**Required work**
Locate the word "level" in the data below, then copy every line that holds it.

**Data listing**
# # #
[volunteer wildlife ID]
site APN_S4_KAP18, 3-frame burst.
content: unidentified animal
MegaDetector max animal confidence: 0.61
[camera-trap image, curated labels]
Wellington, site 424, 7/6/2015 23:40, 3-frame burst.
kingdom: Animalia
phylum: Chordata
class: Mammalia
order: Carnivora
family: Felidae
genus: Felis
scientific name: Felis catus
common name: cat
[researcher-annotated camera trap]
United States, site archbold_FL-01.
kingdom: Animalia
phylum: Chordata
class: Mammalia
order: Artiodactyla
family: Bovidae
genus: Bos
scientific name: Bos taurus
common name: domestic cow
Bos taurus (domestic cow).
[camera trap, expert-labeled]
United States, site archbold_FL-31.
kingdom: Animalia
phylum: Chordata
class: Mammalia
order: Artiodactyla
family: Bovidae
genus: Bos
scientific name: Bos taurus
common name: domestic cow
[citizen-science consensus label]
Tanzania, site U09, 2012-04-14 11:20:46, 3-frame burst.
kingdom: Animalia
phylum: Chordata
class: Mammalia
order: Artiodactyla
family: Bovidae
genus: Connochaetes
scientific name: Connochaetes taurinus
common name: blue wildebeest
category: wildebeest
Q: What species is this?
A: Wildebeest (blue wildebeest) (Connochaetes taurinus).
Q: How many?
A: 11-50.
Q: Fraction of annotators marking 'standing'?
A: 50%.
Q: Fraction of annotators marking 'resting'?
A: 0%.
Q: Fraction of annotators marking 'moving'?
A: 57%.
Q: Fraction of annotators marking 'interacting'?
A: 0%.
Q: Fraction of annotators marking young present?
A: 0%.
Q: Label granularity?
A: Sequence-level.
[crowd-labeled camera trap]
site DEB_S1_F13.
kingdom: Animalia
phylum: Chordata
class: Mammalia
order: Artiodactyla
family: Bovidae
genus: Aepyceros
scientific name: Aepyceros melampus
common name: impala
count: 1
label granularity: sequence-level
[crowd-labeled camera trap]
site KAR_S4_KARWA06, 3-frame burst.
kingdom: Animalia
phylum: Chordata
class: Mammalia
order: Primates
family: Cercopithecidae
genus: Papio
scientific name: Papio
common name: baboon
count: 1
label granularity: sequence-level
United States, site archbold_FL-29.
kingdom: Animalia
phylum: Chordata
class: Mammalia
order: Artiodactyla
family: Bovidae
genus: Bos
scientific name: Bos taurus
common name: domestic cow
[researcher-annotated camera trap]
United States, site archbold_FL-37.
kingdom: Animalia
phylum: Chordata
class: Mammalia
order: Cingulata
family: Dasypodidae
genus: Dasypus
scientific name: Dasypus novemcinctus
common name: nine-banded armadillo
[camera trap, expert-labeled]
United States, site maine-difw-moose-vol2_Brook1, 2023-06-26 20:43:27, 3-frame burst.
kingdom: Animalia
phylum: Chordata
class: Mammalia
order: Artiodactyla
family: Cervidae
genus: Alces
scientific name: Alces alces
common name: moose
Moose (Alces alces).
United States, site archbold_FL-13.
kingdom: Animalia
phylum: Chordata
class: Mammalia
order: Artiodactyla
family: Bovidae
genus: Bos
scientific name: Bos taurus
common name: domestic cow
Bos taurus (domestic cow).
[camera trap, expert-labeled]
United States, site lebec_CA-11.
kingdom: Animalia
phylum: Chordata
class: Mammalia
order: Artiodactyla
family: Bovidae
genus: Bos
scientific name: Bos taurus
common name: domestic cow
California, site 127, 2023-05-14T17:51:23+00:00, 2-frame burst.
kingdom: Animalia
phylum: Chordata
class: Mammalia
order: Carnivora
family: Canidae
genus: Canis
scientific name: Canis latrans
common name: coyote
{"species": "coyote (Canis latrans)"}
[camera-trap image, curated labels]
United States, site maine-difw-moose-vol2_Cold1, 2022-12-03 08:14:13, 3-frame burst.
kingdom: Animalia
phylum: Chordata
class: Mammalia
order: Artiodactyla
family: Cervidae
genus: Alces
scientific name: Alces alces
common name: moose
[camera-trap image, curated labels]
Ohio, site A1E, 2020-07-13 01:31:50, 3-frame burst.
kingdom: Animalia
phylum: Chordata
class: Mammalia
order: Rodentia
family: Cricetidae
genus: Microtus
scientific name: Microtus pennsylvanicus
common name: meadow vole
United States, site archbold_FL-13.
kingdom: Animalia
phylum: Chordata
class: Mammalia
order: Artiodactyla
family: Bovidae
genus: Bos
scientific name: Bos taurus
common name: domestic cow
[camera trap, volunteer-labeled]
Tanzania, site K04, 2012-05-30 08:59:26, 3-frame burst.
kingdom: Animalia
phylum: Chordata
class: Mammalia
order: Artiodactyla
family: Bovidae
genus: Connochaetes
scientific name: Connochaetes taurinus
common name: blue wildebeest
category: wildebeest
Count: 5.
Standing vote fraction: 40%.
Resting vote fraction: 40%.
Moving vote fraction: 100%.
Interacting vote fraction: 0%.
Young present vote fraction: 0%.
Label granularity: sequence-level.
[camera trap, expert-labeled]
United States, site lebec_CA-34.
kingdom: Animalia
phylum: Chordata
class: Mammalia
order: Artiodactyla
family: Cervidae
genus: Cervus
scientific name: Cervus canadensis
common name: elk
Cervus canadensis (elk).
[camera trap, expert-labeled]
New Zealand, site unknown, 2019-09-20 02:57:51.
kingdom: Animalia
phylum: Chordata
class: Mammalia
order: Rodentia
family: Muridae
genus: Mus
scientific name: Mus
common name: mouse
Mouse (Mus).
# # #
**Solution**
A: Sequence-level.
label granularity: sequence-level
label granularity: sequence-level
Label granularity: sequence-level.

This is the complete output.